A conclusione del quadro vi è la sanatoria sugli immobili, che è passata da valutazioni (di fonte governativa) da cinque miliardi ad un solo miliardo. Questo condono sembra fare da pendant rispetto alle misure di contrasto all’evasione, che Berlusconi pare abbia sofferto particolarmente, perché resuscitano, anche se solo parzialmente in tema di tracciabilità, i provvedimenti Visco-Bersani dell’estate 2006.

 

La manovra presenta una sua astuzia politica: viene giustificata come un obbligo verso l’Europa, e si afferma che non si “mettono le mani nelle tasche degli italiani”. Se poi lo faranno Regioni ed Enti locali saranno affari loro; la “macelleria sociale” non riguarderà il governo. Viene sottolineato il peso addossato ai dipendenti pubblici, dove i partiti della maggioranza non sono particolarmente forti. Vi sono poi i contentini dei tagli ai politici, alti burocrati, magistrati e simili; qui va ricordato che per ogni mille euro di taglio delle remunerazioni, il fisco perde 430 euro di Irpef, ed anche Regioni e Comuni perdono circa 15 euro di addizionali.

 

Un po’ di fumo negli occhi degli operatori finanziari internazionali la manovra lo getta; ma quanto ci metteranno a capire che di misure di lungo periodo non c’è quasi nulla, a parte l’accelerazione dell’aumento dell’età pensionabile delle dipendenti pubbliche?

 

In quanto economista, non posso non ricordare il vero e proprio colpo di mano compiuto sull’Isae; si approfitta dell’emergenza per mettere a tacere un istituto di ricerca che produce importanti analisi economiche, mentre in Europa ci si muove esattamente nella direzione opposta.

 

Torniamo ai trecento miliardi di tagli di bilancio in Europa: l’effetto depressivo delle manovre messe in atto in tutti i paesi è talmente evidente che non c’è bisogno di sottolinearlo: la domanda interna europea sarà stagnante, e l’unica consolazione sarà un euro più basso sul dollaro, che aiuterà le esportazioni.

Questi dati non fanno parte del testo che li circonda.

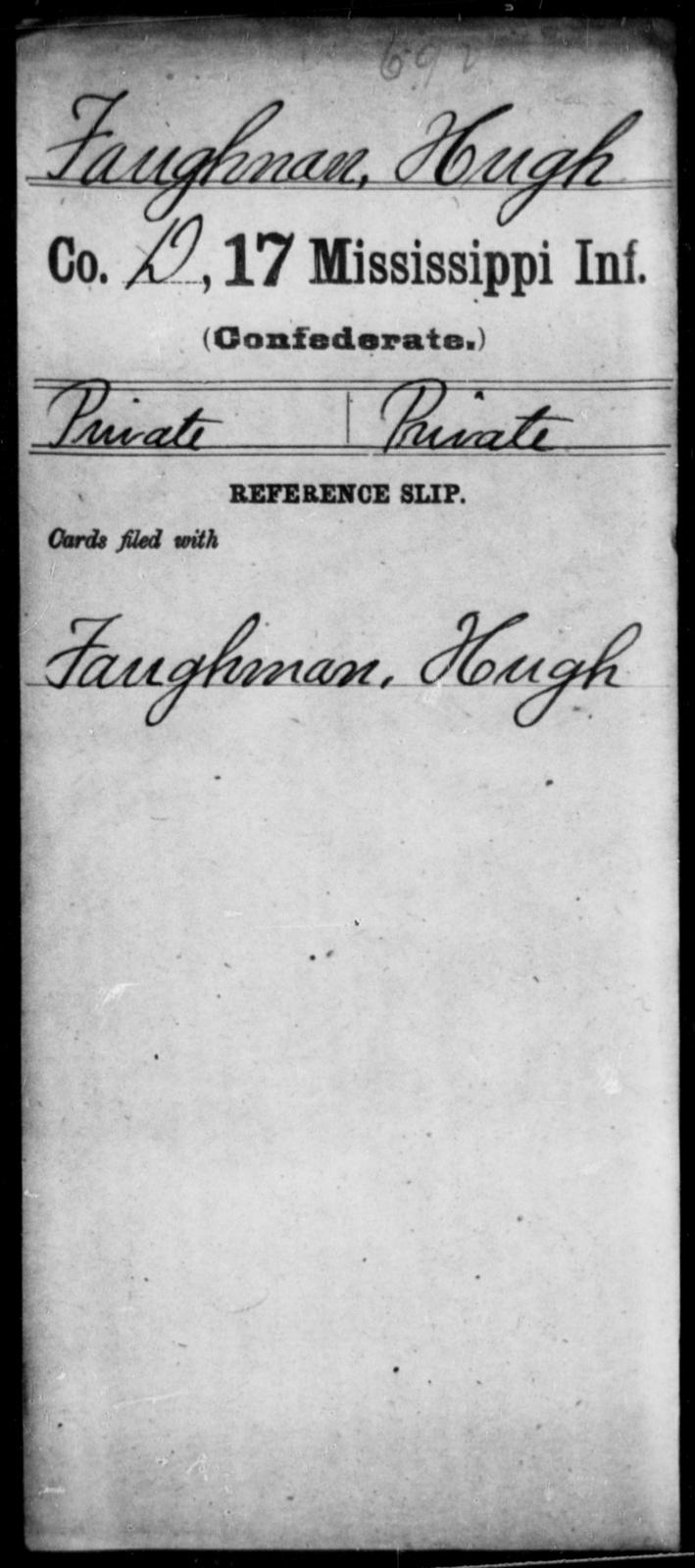 Faughman, Hugh - Age: [Blank], Year: [BLANK] - Mississippi Seventeenth Infantry, Di-F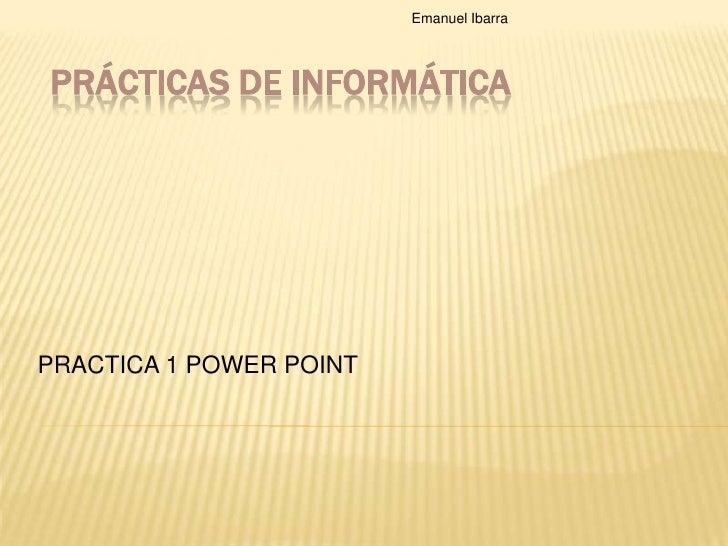 Prácticas de Informática<br />PRACTICA 1 POWER POINT<br />Emanuel Ibarra <br />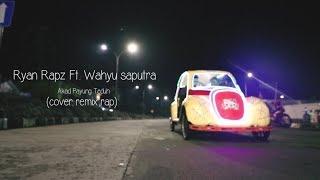 Payung Teduh - Akad [Cover Remix By Ryan Rapz & Wahyu Saputra]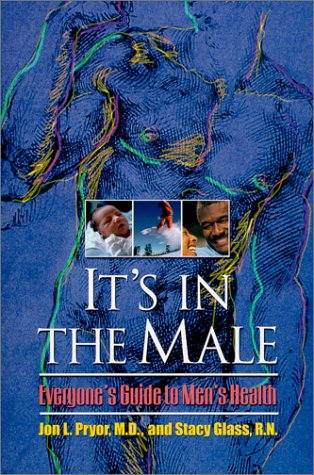 It's In the Male : Everyone's Guide to Men's Health: Glass, Stacy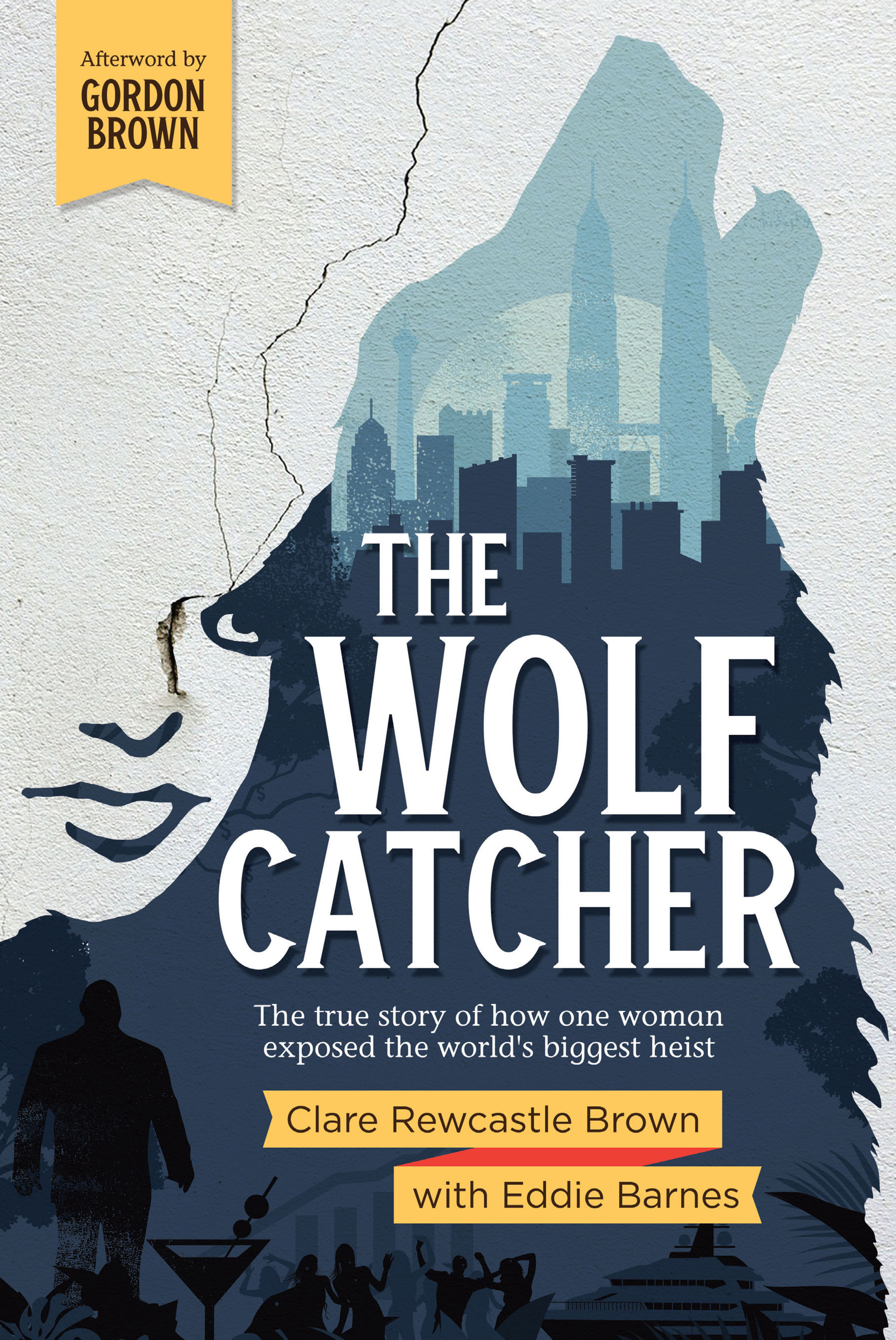 Wolf Catcher, The: The true story of how one woman exposed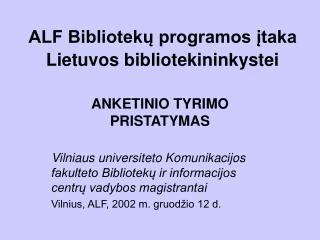 ALF Biblioteku programos itaka Lietuvos bibliotekininkystei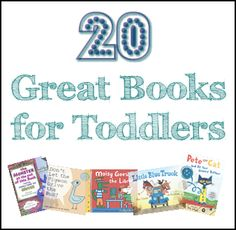 20 Great Books for Toddlers
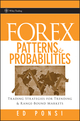 Forex Patterns and Probabilities: Trading Strategies for Trending and Range-Bound Markets (0470097299) cover image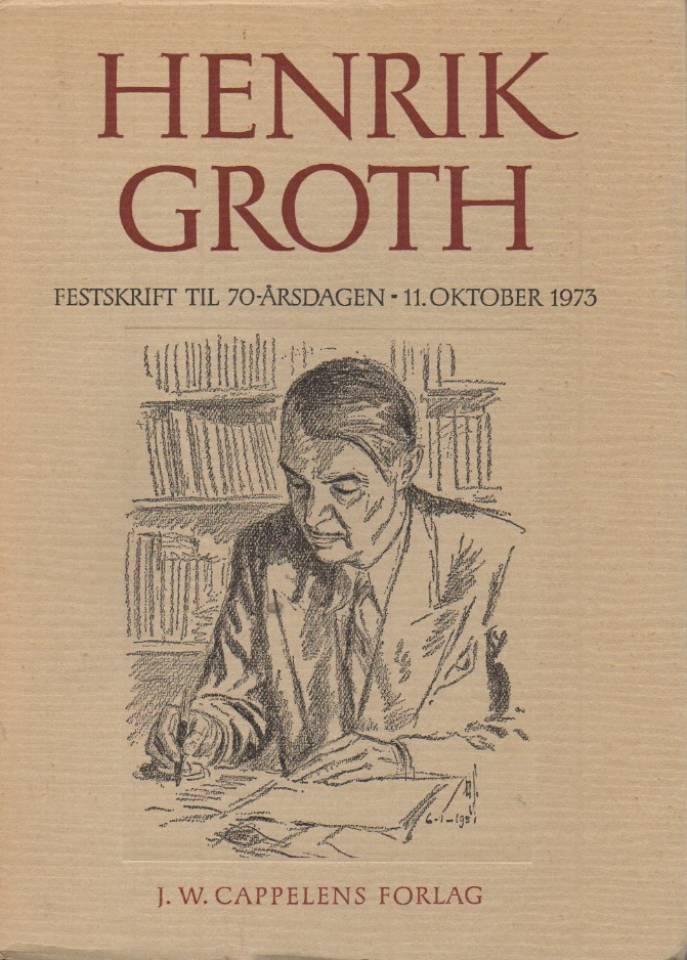 Henrik Groth – Festskrift til 70- årsdagen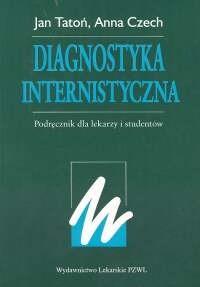 Okładka książki Diagnostyka internistyczna Podręcznik dla lekarzy i studentów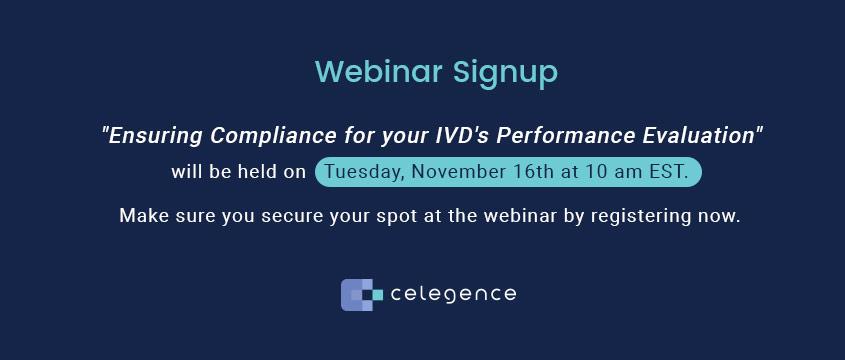 Ensuring Compliance IVD Performance Evaluation - Celegence Webinar November 2021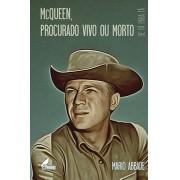 McQueen: Procurado Vivo ou Morto - CAPA DURA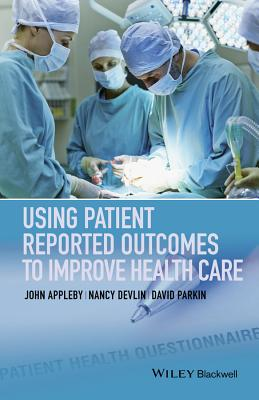 Using Patient Reported Outcomes to Improve Health Care by David Parkin, Nancy Devlin, John Appleby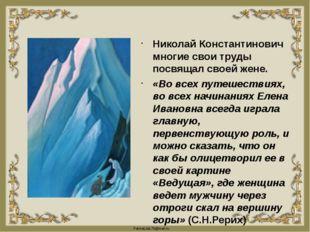 Николай Константинович многие свои труды посвящал своей жене. «Во всех путеше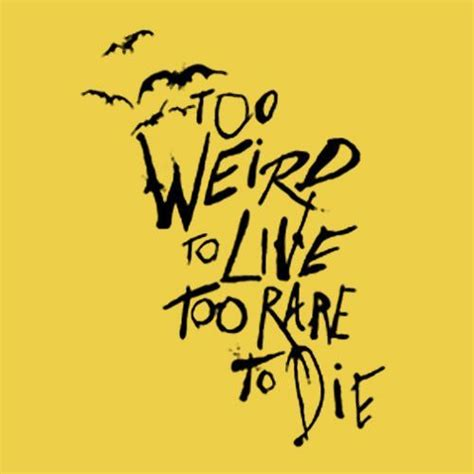 too weird to live too rare to die tattoo prince boucher to live to die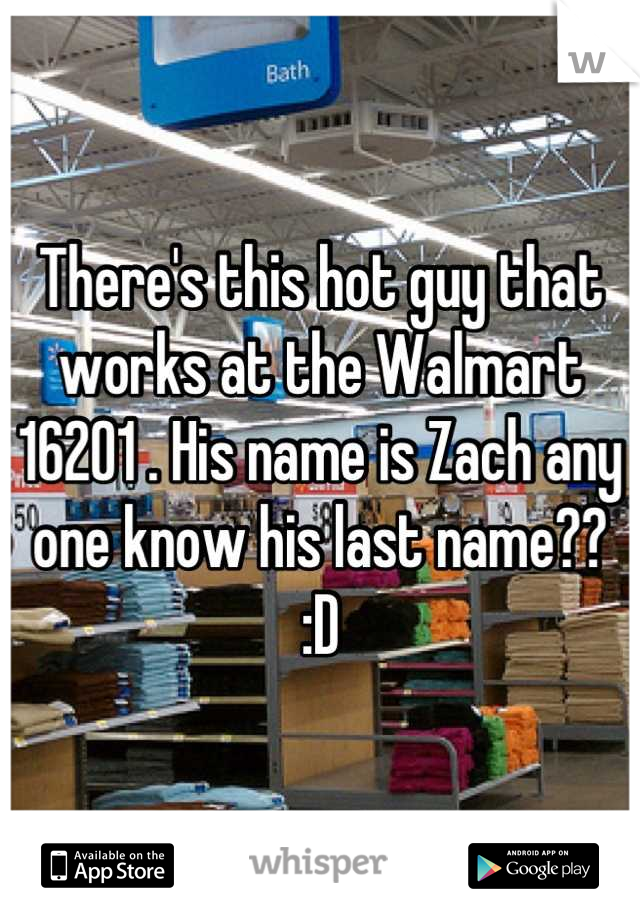 There's this hot guy that works at the Walmart 16201 . His name is Zach any one know his last name?? :D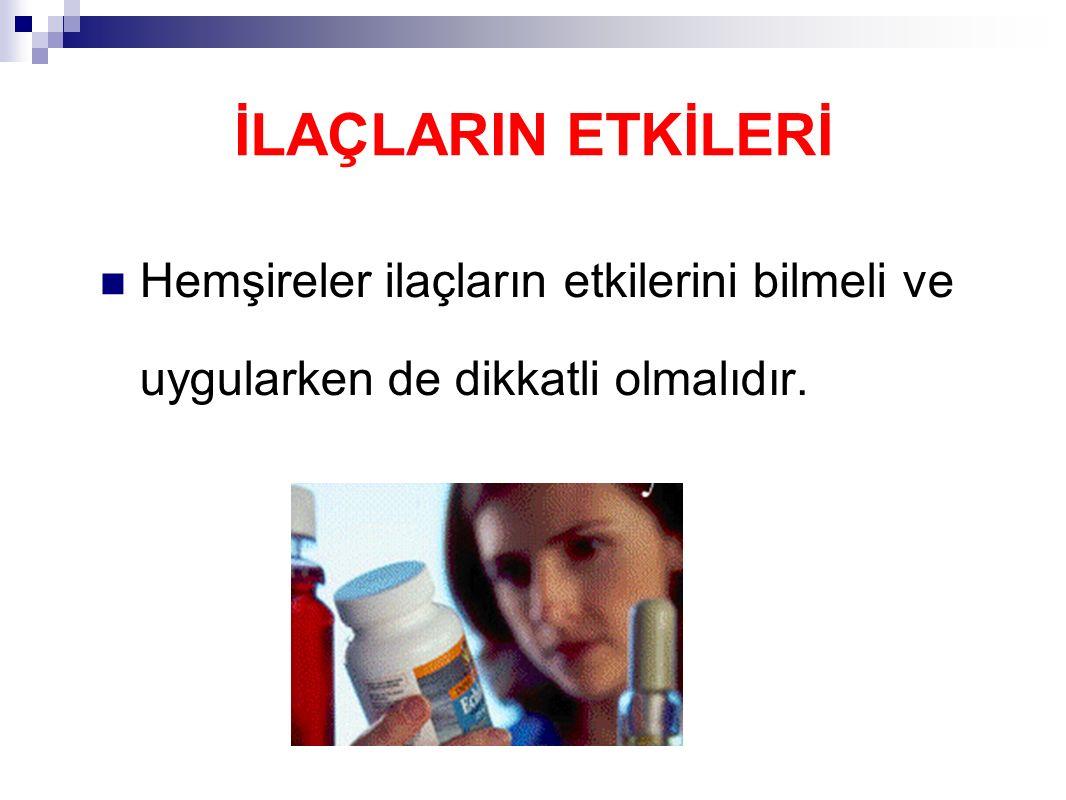 İLAÇLARIN ETKİLERİ Hemşireler ilaçların etkilerini bilmeli ve uygularken de dikkatli olmalıdır.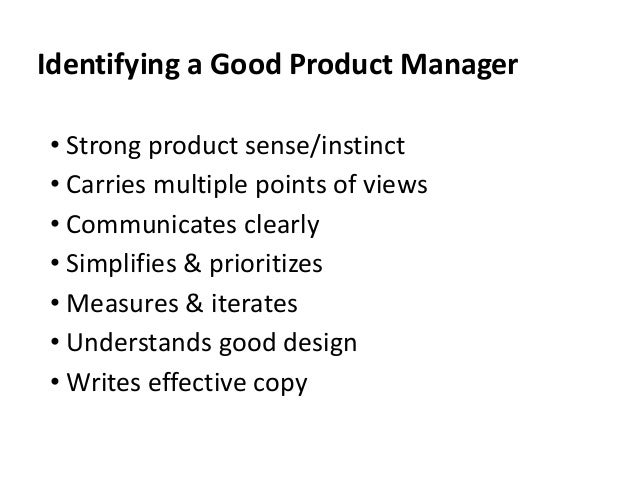 Identifying a Good Product Manager • Strong product sense/instinct • Carries multiple points of views • Communicates clear...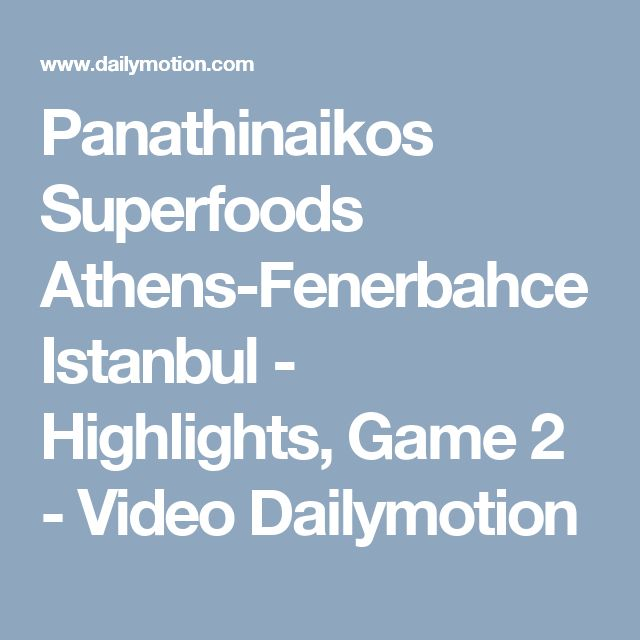 Panathinaikos Superfoods Athens-Fenerbahce Istanbul - Highlights, Game 2 - Video Dailymotion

Ma la prospettiva sarà quella di un una crescita anemica, di una disoccupazione crescente soprattutto a livello giovanile. Il bello è che tutto ciò non è stato determinato dal settore pubblico (né in Europa né negli Usa), ma dal settore finanziario, che dopo essere stato salvato, sta facendo profitti, tra l’altro, “andando corto” sui titoli greci, spagnoli e via declinando.